:: Texte du document ::
Quel courage ne fallait-il pas pour oser s' inscrire à une course de huit jours en haute montagne, en cette année 1927, si peu propice aux ascensions! Et cependant, le 31 juillet, douze clubistes se trouvèrent groupés, autour de celui qui, pendant une semaine, allait être leur chef.

La préparation avait, d' ailleurs, été sérieuse, car dix jours auparavant toutes les mesures étaient minutieusement prises, les vivres choisis et pesés. Trajet sans incident, Lausanne, St-Maurice, Viège, St-Nicolas! Là, dîner, répartition des sacs, sauf deux, sur deux mulets et en route. A toute allure nous traversons Schwiedernen, puis, plus lentement, car la pente s' accentue, Unterbächi. Puis enfin, nous voici à la cabane. Nous contemplons la sauvage nature, l' aspect de la fine dentelle des Bernoises, le Dôme, la Nordend et tout à côté de nous le Brunegghorn, que nous gravirons prochainement. Le soir, organisation, déballage des sacs et des cartes, répartition. Tout est facile dans une cabane spacieuse et accueillante, comme l' est la Topali. Ce ne sont plus des cabanes que construit le C.A.S., ce sont de charmantes villas, dont le jardin est, à vrai dire, un peu couvert de cailloux et manque d' arbres, mais dont les environs sont grandioses et prometteurs de courses merveilleuses.
:::
:: Données fournies ::
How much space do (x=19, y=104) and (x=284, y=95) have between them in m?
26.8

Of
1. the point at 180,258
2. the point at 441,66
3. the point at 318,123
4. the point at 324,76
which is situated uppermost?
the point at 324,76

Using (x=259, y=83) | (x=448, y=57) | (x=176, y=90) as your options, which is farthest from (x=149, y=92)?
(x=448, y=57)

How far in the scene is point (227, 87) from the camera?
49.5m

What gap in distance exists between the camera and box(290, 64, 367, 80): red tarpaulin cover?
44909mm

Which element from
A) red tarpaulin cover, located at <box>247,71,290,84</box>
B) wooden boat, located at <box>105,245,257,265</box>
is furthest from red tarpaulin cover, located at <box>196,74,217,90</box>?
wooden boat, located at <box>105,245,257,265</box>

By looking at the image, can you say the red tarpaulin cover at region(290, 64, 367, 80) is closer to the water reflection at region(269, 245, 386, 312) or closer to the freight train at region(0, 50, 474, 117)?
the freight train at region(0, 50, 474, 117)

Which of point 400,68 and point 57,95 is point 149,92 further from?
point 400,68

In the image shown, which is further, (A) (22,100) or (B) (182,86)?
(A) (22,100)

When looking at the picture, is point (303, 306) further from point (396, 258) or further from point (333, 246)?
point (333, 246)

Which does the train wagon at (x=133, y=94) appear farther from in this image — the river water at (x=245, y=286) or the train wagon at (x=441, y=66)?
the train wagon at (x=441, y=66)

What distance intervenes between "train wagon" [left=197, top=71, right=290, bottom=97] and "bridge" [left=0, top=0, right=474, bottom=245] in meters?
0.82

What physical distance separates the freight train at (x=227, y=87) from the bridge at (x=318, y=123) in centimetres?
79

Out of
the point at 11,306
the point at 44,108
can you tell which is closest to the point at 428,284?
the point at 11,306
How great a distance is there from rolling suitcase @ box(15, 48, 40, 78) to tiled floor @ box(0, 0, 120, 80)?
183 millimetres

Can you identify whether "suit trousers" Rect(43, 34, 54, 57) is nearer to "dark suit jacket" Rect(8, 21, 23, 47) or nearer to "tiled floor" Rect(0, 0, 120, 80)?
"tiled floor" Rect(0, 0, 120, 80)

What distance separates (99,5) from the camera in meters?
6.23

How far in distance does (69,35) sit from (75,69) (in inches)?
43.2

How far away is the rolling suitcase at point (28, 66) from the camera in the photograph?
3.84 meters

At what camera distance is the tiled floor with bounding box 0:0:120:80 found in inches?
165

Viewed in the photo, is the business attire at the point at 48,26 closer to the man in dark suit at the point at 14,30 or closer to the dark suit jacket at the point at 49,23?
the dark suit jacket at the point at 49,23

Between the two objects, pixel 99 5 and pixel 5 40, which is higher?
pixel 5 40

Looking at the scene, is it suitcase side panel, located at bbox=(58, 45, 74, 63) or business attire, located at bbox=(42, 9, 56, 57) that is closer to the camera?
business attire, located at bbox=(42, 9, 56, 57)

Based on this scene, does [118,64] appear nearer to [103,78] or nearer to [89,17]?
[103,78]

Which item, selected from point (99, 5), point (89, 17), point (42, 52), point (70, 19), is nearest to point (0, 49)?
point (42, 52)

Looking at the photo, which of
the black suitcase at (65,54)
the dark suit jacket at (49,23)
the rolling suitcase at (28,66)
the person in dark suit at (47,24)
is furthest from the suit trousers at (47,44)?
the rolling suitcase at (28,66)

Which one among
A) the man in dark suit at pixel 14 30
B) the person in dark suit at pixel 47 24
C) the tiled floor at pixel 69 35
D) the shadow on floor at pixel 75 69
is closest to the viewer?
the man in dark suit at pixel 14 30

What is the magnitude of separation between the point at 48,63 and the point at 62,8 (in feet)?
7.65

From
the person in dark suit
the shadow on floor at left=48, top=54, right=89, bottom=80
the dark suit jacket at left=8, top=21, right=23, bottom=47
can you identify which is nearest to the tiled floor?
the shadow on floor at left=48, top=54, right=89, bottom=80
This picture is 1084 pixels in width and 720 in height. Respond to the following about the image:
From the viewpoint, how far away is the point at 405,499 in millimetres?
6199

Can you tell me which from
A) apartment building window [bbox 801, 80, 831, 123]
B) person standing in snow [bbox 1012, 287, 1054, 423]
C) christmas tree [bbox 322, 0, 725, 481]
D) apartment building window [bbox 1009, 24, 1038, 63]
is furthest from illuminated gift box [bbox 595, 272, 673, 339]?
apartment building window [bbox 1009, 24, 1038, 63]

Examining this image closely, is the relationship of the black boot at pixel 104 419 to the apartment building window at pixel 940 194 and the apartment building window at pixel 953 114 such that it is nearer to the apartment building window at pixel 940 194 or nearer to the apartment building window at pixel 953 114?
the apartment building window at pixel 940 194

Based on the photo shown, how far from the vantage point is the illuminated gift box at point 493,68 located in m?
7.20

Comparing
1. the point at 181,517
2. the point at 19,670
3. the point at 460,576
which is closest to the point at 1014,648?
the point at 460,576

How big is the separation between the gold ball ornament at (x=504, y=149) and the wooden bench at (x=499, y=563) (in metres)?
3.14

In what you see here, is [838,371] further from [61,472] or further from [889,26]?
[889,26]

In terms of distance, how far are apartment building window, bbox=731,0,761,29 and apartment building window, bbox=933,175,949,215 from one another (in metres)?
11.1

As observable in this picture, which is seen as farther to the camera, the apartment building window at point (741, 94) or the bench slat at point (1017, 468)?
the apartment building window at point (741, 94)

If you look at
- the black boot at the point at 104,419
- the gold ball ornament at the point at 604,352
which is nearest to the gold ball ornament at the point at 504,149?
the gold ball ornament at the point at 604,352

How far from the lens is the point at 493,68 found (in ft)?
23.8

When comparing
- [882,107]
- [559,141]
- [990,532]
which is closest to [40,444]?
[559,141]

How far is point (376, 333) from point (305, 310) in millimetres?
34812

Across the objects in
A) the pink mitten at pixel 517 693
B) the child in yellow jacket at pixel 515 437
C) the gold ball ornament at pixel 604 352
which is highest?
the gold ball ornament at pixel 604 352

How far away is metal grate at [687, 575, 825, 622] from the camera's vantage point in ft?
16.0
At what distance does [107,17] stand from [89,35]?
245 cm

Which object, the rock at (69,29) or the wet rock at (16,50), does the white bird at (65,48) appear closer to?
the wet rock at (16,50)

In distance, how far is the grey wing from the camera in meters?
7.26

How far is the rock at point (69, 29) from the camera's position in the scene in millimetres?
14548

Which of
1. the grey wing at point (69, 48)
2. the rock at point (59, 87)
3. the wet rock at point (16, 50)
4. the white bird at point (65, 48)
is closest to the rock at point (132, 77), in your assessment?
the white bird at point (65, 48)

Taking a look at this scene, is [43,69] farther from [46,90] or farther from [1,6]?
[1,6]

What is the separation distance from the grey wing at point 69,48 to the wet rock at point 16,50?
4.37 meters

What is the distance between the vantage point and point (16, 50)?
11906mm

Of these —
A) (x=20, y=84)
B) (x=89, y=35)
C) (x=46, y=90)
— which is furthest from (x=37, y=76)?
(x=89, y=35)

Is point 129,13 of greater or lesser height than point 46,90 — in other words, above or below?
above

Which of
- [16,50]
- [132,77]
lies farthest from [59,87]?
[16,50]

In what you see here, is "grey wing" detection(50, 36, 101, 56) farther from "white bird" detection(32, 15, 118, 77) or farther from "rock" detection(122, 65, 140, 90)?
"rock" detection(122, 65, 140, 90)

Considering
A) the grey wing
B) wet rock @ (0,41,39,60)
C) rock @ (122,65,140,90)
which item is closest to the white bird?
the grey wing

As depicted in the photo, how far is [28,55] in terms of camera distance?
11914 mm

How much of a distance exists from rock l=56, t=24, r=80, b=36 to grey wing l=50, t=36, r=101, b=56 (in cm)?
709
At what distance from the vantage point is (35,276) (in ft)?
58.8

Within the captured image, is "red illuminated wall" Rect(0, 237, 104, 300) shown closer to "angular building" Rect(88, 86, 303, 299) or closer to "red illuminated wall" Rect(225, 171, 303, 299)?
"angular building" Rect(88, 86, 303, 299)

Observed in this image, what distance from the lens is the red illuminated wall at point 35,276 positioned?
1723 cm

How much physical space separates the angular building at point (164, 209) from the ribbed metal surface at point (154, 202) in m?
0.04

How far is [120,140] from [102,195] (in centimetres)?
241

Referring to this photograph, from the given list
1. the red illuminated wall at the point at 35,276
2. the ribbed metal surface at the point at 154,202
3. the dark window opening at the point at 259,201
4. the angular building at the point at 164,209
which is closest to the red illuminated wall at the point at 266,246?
:::
* Travail demandé *
1 - D'après le récit de la course en haute montagne, les affirmations suivantes sont-elles exactes ? Répondez par oui ou par non, avec les mots décisifs du récit cités tels quels.
(a) Douze clubistes se sont réunis le 31 juillet.
(b) Tous les sacs ont été chargés sur les mulets.
(c) La cabane Topali est décrite comme étroite.
2 - Poursuivez le récit de la course en haute montagne à partir de sa dernière phrase.

* Réponses par tâche *
1 -
(a) Oui : « le 31 juillet, douze clubistes se trouvèrent groupés ».
(b) Non : « répartition des sacs, sauf deux, sur deux mulets ».
(c) Non : « une cabane spacieuse et accueillante ».

2 -
Avec leur cuisine avenante et pourvue de tout — ou presque tout — ce que peut désirer un « chef » de Palace, avec leurs claires salles, au luxueux revêtement de bois blanc, leur mobilier confortable, leurs lampadaires en fer forgé, leurs rideaux aux fenêtres, ces rez-de-chaussée ne peuvent que faire commettre le péché d' envie à plus d' un visiteur qui en ferait volontiers son séjour d' été. Ah! il y a bien les dortoirs, où les paillasses tiennent lieu de moelleux matelas, mais on ne peut pas tout avoir, et... patience! D' ici peu les cabanes seront dotées de cabinets de toilette avec eau courante chaude et froide, de dortoirs avec lits douillets! mais peut-être, à ce moment aura-t-on édifié, 700 ou 800 m. plus haut, des refuges à la méthode spartiate, au coucher rude, à l' ameuble primitif, qui vous inciteront beaucoup plus à vous lever de très bonne heure pour un départ matinal! Et l'on ne maudira plus le réveille-matin qui, comme ce deuxième jour de notre semaine, nous fit savoir brusquement, sans le moindre ménagement, qu' il était 5 1/2 h. et que nous devions nous hâter de nous lever.

Deuxième journée. Temps superbe, ciel magnifique, pas le moindre nuage. Aussi est-ce joyeusement que nous nous préparons à partir pour l' ascension du Wasenhorn ( 3340 m. ). Course facile et bonne pour commencer l' entraînement.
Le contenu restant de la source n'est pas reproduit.